Wind River Tribal College (WRTC)
- Motto: Honouring the past - Preparing for the future
- Type: Public tribal and community college
- Established: 1997; 29 years ago
- President: Marlin Spoonhunter
- Location: Ethete, Wyoming, United States
- Campus: rural reserve;
- Website: Official site

= Wind River Tribal College =

College

Wind River Tribal College, or WRTC, is a tribally chartered college located in Fort Washakie, Wyoming, United States. The campus is on the Wind River Indian Reservation in central Wyoming. WRTC serves residents of the Wind River Indian Reservation and surrounding communities. WRTC's enrollment consists of mostly Northern Arapaho and Eastern Shoshone students.

==History==
WRTC was chartered by the Northern Arapaho Business Council in September 1997.

==Partnerships==
WRTC has articulation agreements with the University of Wyoming and the University of Wisconsin-Oshkosh.

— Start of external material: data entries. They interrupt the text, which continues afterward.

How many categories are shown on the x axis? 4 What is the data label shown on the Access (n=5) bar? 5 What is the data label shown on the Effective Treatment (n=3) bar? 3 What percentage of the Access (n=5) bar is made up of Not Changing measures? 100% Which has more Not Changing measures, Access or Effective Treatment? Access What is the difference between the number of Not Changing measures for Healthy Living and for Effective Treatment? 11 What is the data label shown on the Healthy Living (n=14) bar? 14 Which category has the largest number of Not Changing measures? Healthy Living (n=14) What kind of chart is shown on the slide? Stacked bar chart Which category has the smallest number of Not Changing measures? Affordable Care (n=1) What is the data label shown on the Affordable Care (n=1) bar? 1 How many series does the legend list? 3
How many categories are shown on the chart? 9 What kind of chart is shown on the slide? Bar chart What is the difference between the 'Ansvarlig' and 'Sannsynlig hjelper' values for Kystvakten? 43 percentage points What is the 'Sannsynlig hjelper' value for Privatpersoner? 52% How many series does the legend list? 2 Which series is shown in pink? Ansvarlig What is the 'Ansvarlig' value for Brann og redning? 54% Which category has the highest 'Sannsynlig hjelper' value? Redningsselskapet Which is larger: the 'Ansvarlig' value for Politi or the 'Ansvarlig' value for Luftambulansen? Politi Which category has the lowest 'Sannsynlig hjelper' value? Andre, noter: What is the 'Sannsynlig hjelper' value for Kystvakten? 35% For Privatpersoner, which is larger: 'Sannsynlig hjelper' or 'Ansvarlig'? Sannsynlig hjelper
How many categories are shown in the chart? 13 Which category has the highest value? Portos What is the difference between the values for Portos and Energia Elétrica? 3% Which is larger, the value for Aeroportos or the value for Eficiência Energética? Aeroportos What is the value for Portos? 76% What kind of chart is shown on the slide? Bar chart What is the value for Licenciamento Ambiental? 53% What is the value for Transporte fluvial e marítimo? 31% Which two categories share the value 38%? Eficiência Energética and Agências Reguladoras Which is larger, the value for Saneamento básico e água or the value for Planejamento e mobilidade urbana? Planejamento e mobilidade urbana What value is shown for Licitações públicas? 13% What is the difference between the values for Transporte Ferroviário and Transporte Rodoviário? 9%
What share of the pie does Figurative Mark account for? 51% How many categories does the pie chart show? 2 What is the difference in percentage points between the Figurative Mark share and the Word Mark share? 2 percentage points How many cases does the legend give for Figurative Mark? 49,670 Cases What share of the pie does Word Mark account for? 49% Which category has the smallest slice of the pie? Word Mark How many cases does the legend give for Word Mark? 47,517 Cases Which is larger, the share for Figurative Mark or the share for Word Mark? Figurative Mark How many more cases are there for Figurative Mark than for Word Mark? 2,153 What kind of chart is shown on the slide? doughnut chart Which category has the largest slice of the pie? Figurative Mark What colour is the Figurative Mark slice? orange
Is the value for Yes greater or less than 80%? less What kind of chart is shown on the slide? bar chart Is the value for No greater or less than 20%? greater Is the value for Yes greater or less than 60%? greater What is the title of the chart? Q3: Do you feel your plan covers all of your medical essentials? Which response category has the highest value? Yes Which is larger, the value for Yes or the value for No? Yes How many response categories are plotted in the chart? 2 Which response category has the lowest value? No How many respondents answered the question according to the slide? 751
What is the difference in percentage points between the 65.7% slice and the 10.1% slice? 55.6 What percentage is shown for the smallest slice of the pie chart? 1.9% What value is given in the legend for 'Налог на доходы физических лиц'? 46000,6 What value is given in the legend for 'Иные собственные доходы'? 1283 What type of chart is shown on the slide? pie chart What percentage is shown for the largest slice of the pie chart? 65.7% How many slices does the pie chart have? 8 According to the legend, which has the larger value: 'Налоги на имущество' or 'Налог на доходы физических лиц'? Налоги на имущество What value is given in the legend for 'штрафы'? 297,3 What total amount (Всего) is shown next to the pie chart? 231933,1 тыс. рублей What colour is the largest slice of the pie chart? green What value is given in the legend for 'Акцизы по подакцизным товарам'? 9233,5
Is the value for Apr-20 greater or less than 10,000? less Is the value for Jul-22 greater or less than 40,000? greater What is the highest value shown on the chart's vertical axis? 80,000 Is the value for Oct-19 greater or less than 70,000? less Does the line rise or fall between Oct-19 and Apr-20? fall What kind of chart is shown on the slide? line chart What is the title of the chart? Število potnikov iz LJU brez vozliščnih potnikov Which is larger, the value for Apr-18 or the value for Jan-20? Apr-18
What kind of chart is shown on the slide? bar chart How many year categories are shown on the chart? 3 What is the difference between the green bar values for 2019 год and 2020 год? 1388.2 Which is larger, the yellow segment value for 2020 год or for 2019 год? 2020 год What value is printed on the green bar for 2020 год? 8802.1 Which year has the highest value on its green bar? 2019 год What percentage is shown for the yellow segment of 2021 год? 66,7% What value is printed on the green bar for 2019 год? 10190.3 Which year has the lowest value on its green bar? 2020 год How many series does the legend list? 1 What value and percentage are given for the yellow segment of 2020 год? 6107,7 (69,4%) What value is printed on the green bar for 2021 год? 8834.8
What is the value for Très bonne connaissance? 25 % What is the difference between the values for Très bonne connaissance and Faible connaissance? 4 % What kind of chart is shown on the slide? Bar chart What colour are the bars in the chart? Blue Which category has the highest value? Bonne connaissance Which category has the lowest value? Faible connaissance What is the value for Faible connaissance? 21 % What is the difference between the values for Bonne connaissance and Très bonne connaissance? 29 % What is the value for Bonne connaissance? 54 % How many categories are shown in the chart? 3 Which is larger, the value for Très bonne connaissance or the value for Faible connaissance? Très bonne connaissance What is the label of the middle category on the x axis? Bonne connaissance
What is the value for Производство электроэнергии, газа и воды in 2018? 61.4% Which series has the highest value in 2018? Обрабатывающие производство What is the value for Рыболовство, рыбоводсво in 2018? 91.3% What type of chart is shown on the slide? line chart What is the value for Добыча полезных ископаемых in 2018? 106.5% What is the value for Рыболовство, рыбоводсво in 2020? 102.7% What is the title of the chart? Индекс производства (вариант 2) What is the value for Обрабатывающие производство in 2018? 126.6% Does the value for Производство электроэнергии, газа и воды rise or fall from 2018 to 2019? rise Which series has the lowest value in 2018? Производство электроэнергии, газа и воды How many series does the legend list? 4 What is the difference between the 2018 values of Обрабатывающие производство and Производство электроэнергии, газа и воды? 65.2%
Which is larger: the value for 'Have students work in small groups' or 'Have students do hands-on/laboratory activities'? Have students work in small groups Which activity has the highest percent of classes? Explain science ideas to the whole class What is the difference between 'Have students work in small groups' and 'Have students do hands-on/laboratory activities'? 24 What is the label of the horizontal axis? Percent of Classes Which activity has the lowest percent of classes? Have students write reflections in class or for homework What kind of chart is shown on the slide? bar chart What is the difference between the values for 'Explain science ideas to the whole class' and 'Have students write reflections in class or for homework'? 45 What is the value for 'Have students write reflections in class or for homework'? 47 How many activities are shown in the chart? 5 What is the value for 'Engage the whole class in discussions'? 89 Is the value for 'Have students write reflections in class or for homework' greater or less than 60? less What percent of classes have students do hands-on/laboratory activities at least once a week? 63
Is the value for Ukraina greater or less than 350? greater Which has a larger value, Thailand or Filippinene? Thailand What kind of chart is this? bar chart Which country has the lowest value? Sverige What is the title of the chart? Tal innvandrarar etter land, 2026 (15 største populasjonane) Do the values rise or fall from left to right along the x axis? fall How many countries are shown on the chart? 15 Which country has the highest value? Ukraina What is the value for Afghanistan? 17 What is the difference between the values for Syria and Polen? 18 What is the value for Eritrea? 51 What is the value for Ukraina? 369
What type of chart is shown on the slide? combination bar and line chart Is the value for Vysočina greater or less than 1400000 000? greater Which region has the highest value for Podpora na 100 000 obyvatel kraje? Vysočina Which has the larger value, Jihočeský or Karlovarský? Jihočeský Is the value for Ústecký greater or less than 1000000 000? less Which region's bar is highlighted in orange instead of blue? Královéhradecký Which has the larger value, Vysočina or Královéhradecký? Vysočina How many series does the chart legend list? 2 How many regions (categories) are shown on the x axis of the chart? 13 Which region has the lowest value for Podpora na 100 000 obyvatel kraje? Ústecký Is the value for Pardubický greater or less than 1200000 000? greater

WRTC is a member of the American Indian Higher Education Consortium (AIHEC), which is a community of tribally and federally chartered institutions working to strengthen tribal nations and make a lasting difference in the lives of American Indians and Alaska Natives. WRTC was created in response to the higher education needs of American Indians. WRTC generally serves geographically isolated populations that have no other means accessing education beyond the high school level.
In 2013, WRTC graduated 10 students with their Bachelor of Arts degree in elementary education. The cohort was the first graduates of the partnership between Wind River and Oshkosh.

==Programs==
WRTC offers associate degree programs in:
- social work,
- business administration,
- elementary education, and
- criminal justice.

In Summer 2015, the college hosted an Arapaho language camp.